— Start of RECORDS SHOWN —

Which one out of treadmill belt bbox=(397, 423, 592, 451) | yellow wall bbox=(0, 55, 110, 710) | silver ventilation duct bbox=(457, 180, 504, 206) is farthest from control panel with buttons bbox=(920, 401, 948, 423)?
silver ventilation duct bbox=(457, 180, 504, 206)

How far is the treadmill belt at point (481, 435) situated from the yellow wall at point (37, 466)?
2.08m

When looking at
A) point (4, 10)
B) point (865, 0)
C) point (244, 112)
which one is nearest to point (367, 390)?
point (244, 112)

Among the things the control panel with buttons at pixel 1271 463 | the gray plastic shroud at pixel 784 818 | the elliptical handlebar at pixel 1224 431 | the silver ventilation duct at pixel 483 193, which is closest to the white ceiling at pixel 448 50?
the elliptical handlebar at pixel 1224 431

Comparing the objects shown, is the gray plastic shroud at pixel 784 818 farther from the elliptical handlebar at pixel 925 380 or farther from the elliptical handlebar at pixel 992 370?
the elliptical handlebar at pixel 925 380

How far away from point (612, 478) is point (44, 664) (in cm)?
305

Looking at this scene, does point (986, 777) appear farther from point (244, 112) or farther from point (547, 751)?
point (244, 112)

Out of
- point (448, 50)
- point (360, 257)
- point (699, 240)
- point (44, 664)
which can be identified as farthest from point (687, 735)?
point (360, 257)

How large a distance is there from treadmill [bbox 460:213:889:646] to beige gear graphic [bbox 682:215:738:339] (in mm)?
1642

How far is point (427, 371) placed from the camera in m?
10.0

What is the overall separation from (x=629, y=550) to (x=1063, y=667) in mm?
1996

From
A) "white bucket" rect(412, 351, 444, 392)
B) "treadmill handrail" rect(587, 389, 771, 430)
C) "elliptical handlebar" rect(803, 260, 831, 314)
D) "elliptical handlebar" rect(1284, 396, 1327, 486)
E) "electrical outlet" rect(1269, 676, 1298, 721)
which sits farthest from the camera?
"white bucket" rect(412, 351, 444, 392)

— End of RECORDS SHOWN —

- _GIVEN REQUEST_: Rewrite all the items above, renaming "yellow wall" as "painted wall" wherever it appears and keeping everything else the same.

- _REPLY TO THE EXERCISE_:
Which one out of treadmill belt bbox=(397, 423, 592, 451) | painted wall bbox=(0, 55, 110, 710) | silver ventilation duct bbox=(457, 180, 504, 206) is farthest from control panel with buttons bbox=(920, 401, 948, 423)?
silver ventilation duct bbox=(457, 180, 504, 206)

How far is the treadmill belt at point (481, 435) situated from the painted wall at point (37, 466)?
2.08m

When looking at
A) point (4, 10)
B) point (865, 0)
C) point (244, 112)
which one is nearest to point (367, 390)?
point (244, 112)

Among the things the control panel with buttons at pixel 1271 463 | the gray plastic shroud at pixel 784 818 | the elliptical handlebar at pixel 1224 431 | the silver ventilation duct at pixel 483 193, which is closest to the white ceiling at pixel 448 50?
the elliptical handlebar at pixel 1224 431

Comparing the objects shown, is the gray plastic shroud at pixel 784 818 farther from the elliptical handlebar at pixel 925 380 or farther from the elliptical handlebar at pixel 992 370?
the elliptical handlebar at pixel 925 380

How far away from point (612, 478) is point (44, 664) (in cm)?
305

Looking at this scene, does point (986, 777) appear farther from point (244, 112) or farther from point (547, 751)?
point (244, 112)

Out of
- point (448, 50)
- point (360, 257)
- point (699, 240)
- point (44, 664)
which can be identified as farthest from point (687, 735)?
point (360, 257)

How large a distance is there from treadmill [bbox 460:213:889:646] to beige gear graphic [bbox 682:215:738:339] (in mm)?
1642

How far is point (427, 371) placed from the camera in m?
10.0

What is the overall separation from (x=629, y=550) to (x=1063, y=667) in mm?
1996

From
A) "white bucket" rect(412, 351, 444, 392)
B) "treadmill handrail" rect(587, 389, 771, 430)
C) "elliptical handlebar" rect(803, 260, 831, 314)
D) "elliptical handlebar" rect(1284, 396, 1327, 486)
E) "electrical outlet" rect(1269, 676, 1298, 721)
which sits farthest from the camera?
"white bucket" rect(412, 351, 444, 392)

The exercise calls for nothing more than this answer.